▸ **Material provided**:
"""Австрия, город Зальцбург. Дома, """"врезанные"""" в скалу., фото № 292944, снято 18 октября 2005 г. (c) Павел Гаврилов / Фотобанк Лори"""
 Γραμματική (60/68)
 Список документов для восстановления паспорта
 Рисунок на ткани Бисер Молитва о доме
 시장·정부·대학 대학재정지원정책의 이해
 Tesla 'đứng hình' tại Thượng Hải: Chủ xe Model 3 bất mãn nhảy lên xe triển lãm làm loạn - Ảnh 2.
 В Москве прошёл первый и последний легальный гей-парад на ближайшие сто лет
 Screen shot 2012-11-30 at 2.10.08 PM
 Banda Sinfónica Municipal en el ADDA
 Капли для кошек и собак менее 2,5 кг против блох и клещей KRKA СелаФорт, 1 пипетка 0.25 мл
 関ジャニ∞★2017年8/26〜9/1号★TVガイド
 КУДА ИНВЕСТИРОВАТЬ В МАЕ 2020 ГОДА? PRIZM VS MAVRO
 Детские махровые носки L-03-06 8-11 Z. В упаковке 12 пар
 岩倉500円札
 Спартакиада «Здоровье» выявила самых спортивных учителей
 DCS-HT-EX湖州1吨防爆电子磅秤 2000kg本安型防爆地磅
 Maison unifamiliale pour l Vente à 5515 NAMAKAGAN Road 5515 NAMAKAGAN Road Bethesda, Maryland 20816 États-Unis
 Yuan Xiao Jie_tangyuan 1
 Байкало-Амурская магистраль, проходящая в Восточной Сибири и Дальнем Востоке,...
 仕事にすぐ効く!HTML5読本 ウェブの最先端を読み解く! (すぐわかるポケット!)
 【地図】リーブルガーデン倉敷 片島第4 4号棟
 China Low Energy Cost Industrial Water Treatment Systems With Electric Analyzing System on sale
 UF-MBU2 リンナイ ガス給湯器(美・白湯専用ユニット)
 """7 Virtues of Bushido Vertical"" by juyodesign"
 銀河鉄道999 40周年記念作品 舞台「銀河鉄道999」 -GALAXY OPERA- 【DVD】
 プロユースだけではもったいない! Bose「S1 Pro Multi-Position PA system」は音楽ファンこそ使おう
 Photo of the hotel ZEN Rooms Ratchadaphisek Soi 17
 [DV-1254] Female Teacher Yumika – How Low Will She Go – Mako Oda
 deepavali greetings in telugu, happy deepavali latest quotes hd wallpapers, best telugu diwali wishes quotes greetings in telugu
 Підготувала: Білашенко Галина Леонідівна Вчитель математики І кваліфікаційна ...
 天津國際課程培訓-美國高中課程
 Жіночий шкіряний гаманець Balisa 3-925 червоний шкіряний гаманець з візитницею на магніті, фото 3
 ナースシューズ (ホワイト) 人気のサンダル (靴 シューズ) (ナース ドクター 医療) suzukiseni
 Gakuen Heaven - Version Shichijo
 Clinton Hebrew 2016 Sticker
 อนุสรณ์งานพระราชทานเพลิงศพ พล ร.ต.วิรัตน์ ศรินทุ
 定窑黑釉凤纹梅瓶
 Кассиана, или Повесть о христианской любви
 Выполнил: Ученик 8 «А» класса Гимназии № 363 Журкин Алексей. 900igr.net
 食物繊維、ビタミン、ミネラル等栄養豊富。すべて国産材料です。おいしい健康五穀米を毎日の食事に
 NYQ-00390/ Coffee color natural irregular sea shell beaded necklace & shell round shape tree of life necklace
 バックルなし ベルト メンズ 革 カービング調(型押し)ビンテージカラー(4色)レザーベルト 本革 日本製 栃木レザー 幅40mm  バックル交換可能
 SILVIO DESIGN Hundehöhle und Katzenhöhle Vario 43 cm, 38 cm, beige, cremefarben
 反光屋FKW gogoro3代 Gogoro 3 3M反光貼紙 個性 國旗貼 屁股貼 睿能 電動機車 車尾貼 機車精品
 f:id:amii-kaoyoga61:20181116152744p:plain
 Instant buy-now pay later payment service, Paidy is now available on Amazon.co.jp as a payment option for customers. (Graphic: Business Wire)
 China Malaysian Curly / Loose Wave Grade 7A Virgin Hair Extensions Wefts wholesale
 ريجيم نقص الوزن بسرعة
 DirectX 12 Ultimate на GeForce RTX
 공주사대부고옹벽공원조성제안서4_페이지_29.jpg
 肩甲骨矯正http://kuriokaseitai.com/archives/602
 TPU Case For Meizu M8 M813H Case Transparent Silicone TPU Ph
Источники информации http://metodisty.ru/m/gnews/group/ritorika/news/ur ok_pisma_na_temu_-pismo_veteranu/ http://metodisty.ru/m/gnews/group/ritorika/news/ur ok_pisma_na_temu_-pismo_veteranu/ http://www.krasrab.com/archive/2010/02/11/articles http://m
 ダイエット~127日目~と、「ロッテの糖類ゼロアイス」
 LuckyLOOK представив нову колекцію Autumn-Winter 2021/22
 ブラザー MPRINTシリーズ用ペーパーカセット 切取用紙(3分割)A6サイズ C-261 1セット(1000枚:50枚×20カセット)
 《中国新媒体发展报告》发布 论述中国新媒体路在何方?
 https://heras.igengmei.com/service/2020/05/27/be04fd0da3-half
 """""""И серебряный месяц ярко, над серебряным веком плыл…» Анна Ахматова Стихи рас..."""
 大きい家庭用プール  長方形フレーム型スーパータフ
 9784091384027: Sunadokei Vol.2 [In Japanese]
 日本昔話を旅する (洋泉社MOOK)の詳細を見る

▸ **Required work**:
Copy the data. Make sure every line matches exactly.

▸ **Solution below**:
"""Австрия, город Зальцбург. Дома, """"врезанные"""" в скалу., фото № 292944, снято 18 октября 2005 г. (c) Павел Гаврилов / Фотобанк Лори"""
 Γραμματική (60/68)
 Список документов для восстановления паспорта
 Рисунок на ткани Бисер Молитва о доме
 시장·정부·대학 대학재정지원정책의 이해
 Tesla 'đứng hình' tại Thượng Hải: Chủ xe Model 3 bất mãn nhảy lên xe triển lãm làm loạn - Ảnh 2.
 В Москве прошёл первый и последний легальный гей-парад на ближайшие сто лет
 Screen shot 2012-11-30 at 2.10.08 PM
 Banda Sinfónica Municipal en el ADDA
 Капли для кошек и собак менее 2,5 кг против блох и клещей KRKA СелаФорт, 1 пипетка 0.25 мл
 関ジャニ∞★2017年8/26〜9/1号★TVガイド
 КУДА ИНВЕСТИРОВАТЬ В МАЕ 2020 ГОДА? PRIZM VS MAVRO
 Детские махровые носки L-03-06 8-11 Z. В упаковке 12 пар
 岩倉500円札
 Спартакиада «Здоровье» выявила самых спортивных учителей
 DCS-HT-EX湖州1吨防爆电子磅秤 2000kg本安型防爆地磅
 Maison unifamiliale pour l Vente à 5515 NAMAKAGAN Road 5515 NAMAKAGAN Road Bethesda, Maryland 20816 États-Unis
 Yuan Xiao Jie_tangyuan 1
 Байкало-Амурская магистраль, проходящая в Восточной Сибири и Дальнем Востоке,...
 仕事にすぐ効く!HTML5読本 ウェブの最先端を読み解く! (すぐわかるポケット!)
 【地図】リーブルガーデン倉敷 片島第4 4号棟
 China Low Energy Cost Industrial Water Treatment Systems With Electric Analyzing System on sale
 UF-MBU2 リンナイ ガス給湯器(美・白湯専用ユニット)
 """7 Virtues of Bushido Vertical"" by juyodesign"
 銀河鉄道999 40周年記念作品 舞台「銀河鉄道999」 -GALAXY OPERA- 【DVD】
 プロユースだけではもったいない! Bose「S1 Pro Multi-Position PA system」は音楽ファンこそ使おう
 Photo of the hotel ZEN Rooms Ratchadaphisek Soi 17
 [DV-1254] Female Teacher Yumika – How Low Will She Go – Mako Oda
 deepavali greetings in telugu, happy deepavali latest quotes hd wallpapers, best telugu diwali wishes quotes greetings in telugu
 Підготувала: Білашенко Галина Леонідівна Вчитель математики І кваліфікаційна ...
 天津國際課程培訓-美國高中課程
 Жіночий шкіряний гаманець Balisa 3-925 червоний шкіряний гаманець з візитницею на магніті, фото 3
 ナースシューズ (ホワイト) 人気のサンダル (靴 シューズ) (ナース ドクター 医療) suzukiseni
 Gakuen Heaven - Version Shichijo
 Clinton Hebrew 2016 Sticker
 อนุสรณ์งานพระราชทานเพลิงศพ พล ร.ต.วิรัตน์ ศรินทุ
 定窑黑釉凤纹梅瓶
 Кассиана, или Повесть о христианской любви
 Выполнил: Ученик 8 «А» класса Гимназии № 363 Журкин Алексей. 900igr.net
 食物繊維、ビタミン、ミネラル等栄養豊富。すべて国産材料です。おいしい健康五穀米を毎日の食事に
 NYQ-00390/ Coffee color natural irregular sea shell beaded necklace & shell round shape tree of life necklace
 バックルなし ベルト メンズ 革 カービング調(型押し)ビンテージカラー(4色)レザーベルト 本革 日本製 栃木レザー 幅40mm  バックル交換可能
 SILVIO DESIGN Hundehöhle und Katzenhöhle Vario 43 cm, 38 cm, beige, cremefarben
 反光屋FKW gogoro3代 Gogoro 3 3M反光貼紙 個性 國旗貼 屁股貼 睿能 電動機車 車尾貼 機車精品
 f:id:amii-kaoyoga61:20181116152744p:plain
 Instant buy-now pay later payment service, Paidy is now available on Amazon.co.jp as a payment option for customers. (Graphic: Business Wire)
 China Malaysian Curly / Loose Wave Grade 7A Virgin Hair Extensions Wefts wholesale
 ريجيم نقص الوزن بسرعة
 DirectX 12 Ultimate на GeForce RTX
 공주사대부고옹벽공원조성제안서4_페이지_29.jpg
 肩甲骨矯正http://kuriokaseitai.com/archives/602
 TPU Case For Meizu M8 M813H Case Transparent Silicone TPU Ph
Источники информации http://metodisty.ru/m/gnews/group/ritorika/news/ur ok_pisma_na_temu_-pismo_veteranu/ http://metodisty.ru/m/gnews/group/ritorika/news/ur ok_pisma_na_temu_-pismo_veteranu/ http://www.krasrab.com/archive/2010/02/11/articles http://m
 ダイエット~127日目~と、「ロッテの糖類ゼロアイス」
 LuckyLOOK представив нову колекцію Autumn-Winter 2021/22
 ブラザー MPRINTシリーズ用ペーパーカセット 切取用紙(3分割)A6サイズ C-261 1セット(1000枚:50枚×20カセット)
 《中国新媒体发展报告》发布 论述中国新媒体路在何方?
 https://heras.igengmei.com/service/2020/05/27/be04fd0da3-half
 """""""И серебряный месяц ярко, над серебряным веком плыл…» Анна Ахматова Стихи рас..."""
 大きい家庭用プール  長方形フレーム型スーパータフ
 9784091384027: Sunadokei Vol.2 [In Japanese]
 日本昔話を旅する (洋泉社MOOK)の詳細を見る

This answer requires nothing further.